# Source passage:
Maryam Faisal

Personal information
- Born: 7 July 2005 (age 21)
- Batting: Right-handed
- Bowling: Right-arm leg break
- Role: Wicket-keeper
- Relations: Naushad Ali (grandfather) Ibrahim Faisal (twin brother)

International information
- National side: Scotland;
- ODI debut (cap 29): 21 October 2023 v Ireland
- Last ODI: 18 April 2025 v Ireland
- T20I debut (cap 26): 6 September 2023 v Italy
- Last T20I: 16 August 2024 v Netherlands

Career statistics
| Competition | WODI | WT20I |
| Matches | 2 | 6 |
| Runs scored | 30 | 24 |
| Batting average | 15.00 | 4.80 |
| 100s/50s | 0/0 | 0/0 |
| Top score | 26 | 8 |
| Catches/stumpings | 0/0 | 1/0 |
- Source: Cricinfo, 15 April 2025

= Maryam Faisal =

Scottish cricketer (born 2005)

Maryam Faisal (born 7 July 2005) is a Scottish cricketer who plays as a wicket-keeper-batter for the national women's team. She was named in the Scotland squad for the 2025 Women's Cricket World Cup Qualifier.

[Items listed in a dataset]

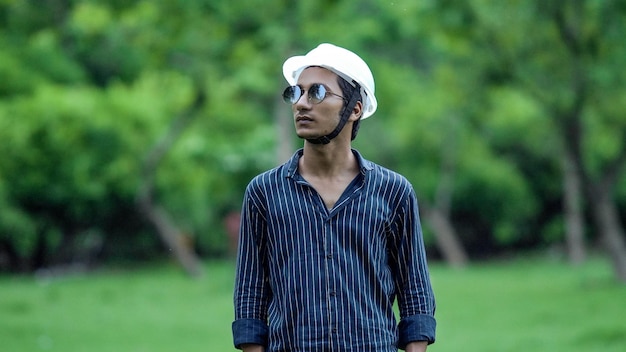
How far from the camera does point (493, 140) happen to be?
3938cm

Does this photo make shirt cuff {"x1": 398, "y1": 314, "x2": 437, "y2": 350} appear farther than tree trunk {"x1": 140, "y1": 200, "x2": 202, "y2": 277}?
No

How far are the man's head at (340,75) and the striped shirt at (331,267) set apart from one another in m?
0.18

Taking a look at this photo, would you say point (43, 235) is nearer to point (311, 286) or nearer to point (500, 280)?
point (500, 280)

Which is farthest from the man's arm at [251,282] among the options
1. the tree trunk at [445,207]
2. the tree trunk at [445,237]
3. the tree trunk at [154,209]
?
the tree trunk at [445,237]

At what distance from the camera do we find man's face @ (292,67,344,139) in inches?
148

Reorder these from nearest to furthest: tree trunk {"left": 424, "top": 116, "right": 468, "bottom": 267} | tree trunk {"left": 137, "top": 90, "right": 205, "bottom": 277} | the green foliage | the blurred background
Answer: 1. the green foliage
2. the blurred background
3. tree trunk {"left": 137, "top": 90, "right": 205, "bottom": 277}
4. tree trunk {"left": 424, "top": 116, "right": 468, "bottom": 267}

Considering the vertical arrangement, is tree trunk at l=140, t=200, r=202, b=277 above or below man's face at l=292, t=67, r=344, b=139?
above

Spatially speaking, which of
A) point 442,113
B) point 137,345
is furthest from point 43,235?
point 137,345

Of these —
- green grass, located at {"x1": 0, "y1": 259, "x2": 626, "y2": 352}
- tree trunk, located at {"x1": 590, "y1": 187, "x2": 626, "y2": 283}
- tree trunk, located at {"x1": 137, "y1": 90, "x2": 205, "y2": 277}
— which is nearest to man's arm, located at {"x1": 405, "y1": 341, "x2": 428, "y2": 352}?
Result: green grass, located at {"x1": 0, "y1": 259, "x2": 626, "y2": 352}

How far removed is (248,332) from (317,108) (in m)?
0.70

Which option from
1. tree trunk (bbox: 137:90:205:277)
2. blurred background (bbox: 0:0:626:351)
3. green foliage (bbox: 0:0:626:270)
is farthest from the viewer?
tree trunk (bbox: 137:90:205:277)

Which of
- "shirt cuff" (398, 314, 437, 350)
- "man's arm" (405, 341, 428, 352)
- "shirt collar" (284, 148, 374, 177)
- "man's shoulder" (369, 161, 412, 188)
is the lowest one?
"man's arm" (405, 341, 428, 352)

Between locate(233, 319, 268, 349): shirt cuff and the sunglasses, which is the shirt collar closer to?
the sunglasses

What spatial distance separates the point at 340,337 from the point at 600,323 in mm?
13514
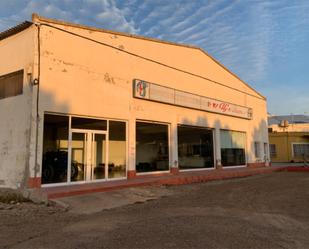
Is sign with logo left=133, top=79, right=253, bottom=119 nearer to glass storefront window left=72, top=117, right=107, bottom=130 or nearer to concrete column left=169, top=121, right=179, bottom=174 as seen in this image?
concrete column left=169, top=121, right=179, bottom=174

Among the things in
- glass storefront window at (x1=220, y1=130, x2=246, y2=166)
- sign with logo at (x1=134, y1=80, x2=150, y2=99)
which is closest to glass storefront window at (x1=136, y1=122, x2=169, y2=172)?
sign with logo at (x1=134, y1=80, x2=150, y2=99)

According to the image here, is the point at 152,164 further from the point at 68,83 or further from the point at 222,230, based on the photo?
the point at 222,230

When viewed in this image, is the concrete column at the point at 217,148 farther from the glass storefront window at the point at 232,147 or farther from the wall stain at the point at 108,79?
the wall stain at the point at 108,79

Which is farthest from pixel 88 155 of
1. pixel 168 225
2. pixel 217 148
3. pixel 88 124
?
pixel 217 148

* * *

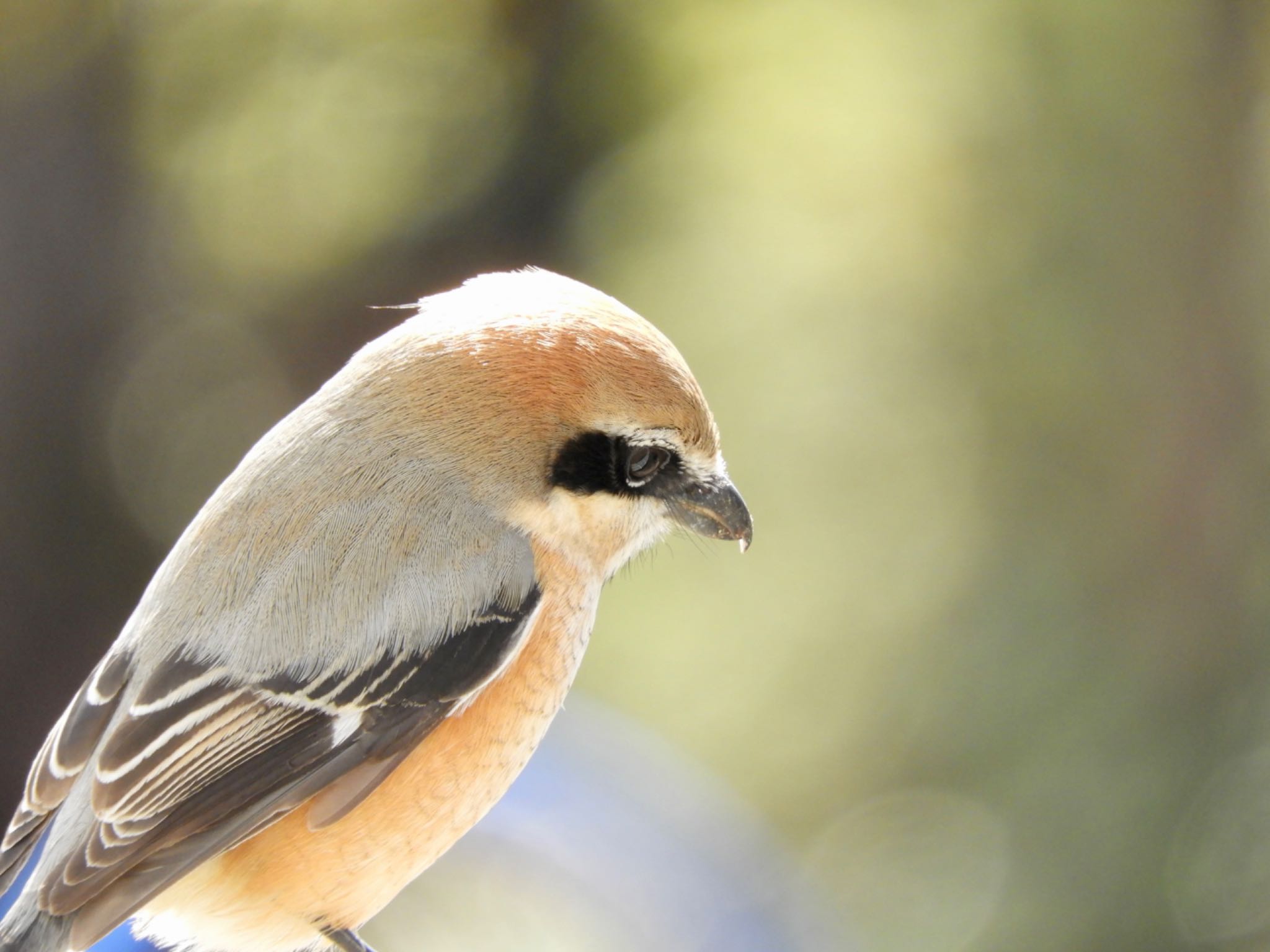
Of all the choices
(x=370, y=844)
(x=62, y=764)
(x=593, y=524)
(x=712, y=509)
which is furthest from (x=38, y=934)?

--

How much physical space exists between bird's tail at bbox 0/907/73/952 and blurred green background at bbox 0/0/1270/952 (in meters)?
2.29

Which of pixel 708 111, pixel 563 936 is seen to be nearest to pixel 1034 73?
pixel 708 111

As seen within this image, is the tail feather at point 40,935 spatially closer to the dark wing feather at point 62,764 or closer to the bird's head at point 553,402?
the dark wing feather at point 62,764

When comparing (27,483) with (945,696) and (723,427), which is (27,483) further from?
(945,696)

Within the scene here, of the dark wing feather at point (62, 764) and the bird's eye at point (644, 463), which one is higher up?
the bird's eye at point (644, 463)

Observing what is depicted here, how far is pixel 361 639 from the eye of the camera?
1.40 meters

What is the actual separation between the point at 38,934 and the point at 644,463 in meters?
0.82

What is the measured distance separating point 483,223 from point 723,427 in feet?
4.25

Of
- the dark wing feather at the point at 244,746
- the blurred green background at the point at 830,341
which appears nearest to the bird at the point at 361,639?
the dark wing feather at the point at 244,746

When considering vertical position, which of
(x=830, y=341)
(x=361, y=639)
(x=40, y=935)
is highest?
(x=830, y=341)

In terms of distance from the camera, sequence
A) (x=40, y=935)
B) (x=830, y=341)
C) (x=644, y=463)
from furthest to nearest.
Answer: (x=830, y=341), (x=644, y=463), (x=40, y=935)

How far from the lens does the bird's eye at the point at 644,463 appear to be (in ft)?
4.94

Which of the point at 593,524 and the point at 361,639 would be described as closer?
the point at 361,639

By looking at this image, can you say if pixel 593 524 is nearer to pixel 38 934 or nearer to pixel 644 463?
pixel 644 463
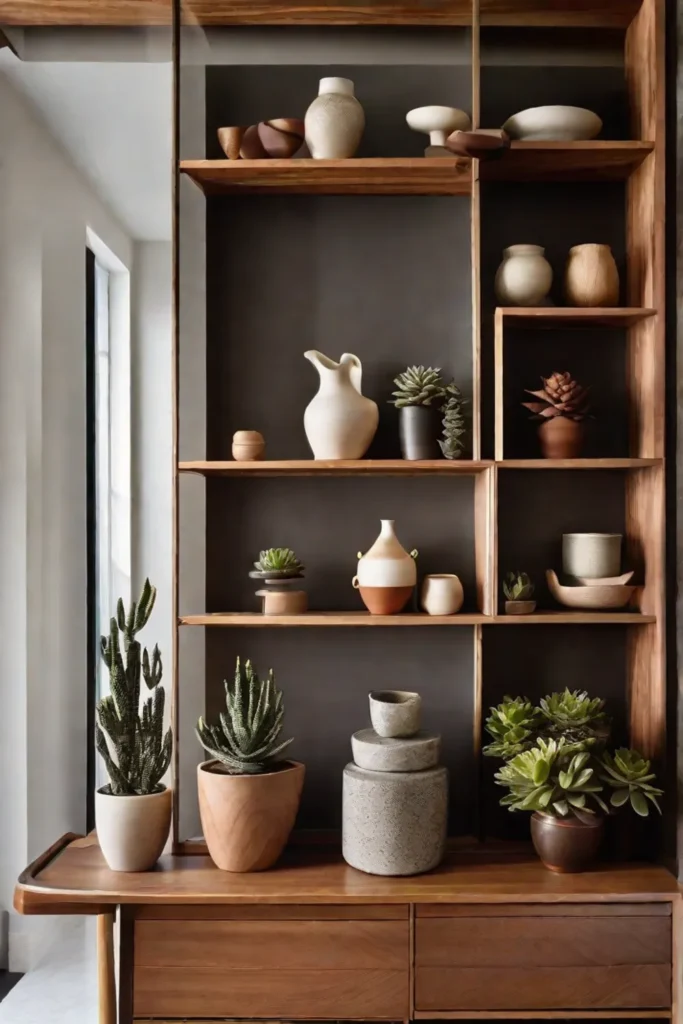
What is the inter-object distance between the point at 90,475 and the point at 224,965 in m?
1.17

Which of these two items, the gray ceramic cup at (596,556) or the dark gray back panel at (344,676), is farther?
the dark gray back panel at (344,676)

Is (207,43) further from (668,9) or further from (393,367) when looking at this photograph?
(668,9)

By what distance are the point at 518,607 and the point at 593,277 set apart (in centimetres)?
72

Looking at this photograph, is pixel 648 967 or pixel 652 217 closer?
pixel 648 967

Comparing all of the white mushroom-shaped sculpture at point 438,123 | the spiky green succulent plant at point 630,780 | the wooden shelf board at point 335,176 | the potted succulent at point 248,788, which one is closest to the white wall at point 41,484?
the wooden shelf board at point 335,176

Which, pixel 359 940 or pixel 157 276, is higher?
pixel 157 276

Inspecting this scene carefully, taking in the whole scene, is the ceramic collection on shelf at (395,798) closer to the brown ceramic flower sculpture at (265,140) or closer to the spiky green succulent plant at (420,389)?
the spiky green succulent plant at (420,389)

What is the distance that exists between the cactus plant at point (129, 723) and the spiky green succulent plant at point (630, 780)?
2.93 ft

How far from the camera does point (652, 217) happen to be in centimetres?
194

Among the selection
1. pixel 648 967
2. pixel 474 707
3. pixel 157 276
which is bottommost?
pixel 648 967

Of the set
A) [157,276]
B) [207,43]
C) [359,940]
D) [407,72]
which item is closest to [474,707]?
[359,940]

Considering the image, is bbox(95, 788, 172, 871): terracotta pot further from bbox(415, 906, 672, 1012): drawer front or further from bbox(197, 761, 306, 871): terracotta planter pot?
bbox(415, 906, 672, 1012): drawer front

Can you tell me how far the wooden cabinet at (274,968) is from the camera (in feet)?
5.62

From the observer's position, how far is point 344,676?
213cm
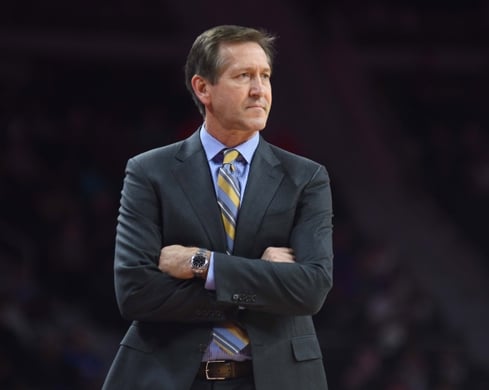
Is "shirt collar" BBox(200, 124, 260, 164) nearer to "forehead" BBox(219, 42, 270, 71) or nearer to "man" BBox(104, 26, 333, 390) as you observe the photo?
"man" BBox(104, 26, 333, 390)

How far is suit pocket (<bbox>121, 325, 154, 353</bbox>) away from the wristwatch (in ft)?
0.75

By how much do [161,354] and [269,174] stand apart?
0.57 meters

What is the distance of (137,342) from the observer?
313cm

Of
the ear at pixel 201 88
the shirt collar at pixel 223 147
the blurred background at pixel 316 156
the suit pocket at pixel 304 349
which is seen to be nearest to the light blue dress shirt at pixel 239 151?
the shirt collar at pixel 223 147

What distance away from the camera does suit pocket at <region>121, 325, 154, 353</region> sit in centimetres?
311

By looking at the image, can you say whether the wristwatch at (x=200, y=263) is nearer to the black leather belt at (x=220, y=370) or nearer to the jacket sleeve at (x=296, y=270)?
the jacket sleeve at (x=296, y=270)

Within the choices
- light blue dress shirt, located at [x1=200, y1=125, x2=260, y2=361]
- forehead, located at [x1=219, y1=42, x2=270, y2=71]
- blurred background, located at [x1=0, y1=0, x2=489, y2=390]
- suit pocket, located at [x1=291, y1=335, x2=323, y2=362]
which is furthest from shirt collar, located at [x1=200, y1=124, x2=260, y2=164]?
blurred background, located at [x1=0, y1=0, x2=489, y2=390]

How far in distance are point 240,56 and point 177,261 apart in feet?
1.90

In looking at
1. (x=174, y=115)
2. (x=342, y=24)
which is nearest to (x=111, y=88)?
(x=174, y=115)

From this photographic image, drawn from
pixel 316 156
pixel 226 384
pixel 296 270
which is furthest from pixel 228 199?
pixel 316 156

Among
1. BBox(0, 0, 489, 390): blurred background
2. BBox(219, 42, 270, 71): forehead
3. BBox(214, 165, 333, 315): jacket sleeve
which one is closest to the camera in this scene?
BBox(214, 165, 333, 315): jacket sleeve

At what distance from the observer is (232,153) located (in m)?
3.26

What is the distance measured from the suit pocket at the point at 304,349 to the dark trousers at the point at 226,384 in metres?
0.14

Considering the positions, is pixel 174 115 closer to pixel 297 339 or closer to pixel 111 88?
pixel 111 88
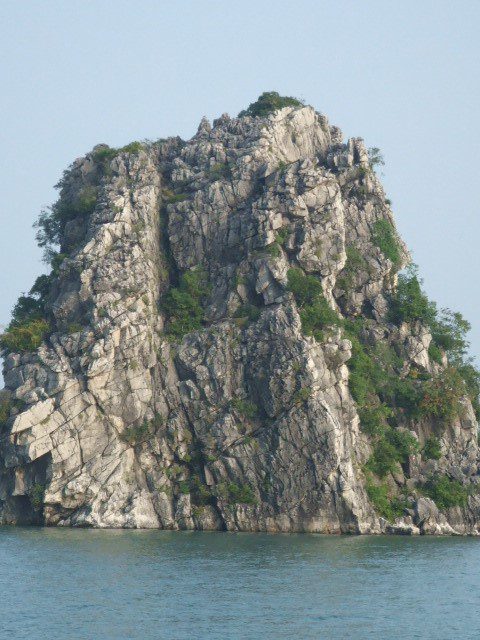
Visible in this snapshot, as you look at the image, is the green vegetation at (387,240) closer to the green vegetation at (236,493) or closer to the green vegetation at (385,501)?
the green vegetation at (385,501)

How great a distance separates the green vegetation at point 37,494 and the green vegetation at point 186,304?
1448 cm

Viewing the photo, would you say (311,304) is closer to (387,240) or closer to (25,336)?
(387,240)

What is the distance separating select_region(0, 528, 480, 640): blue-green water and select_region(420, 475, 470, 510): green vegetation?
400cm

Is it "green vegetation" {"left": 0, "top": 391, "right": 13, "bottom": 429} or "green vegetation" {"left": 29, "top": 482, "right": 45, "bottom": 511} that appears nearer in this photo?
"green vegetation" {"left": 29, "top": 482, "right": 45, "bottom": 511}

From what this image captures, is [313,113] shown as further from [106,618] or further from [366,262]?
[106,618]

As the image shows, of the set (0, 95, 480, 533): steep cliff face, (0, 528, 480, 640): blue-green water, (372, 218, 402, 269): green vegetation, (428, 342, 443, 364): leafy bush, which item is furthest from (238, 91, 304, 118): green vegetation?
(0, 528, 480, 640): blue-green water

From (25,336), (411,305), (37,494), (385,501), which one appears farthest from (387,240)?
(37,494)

# Instructions for the task:
Decide whether each statement agrees with the Maryam Faisal profile above, answering yes or no and quoting the words from the profile that settle it. (a) Her T20I debut was against Italy. (b) She bowls right-arm off break. (c) Her twin brother is Naushad Ali.

# Answer box:
(a) Yes: "T20I debut (cap 26): 6 September 2023 v Italy"
(b) No: "Bowling: Right-arm leg break"
(c) No: "Naushad Ali (grandfather) Ibrahim Faisal (twin brother)"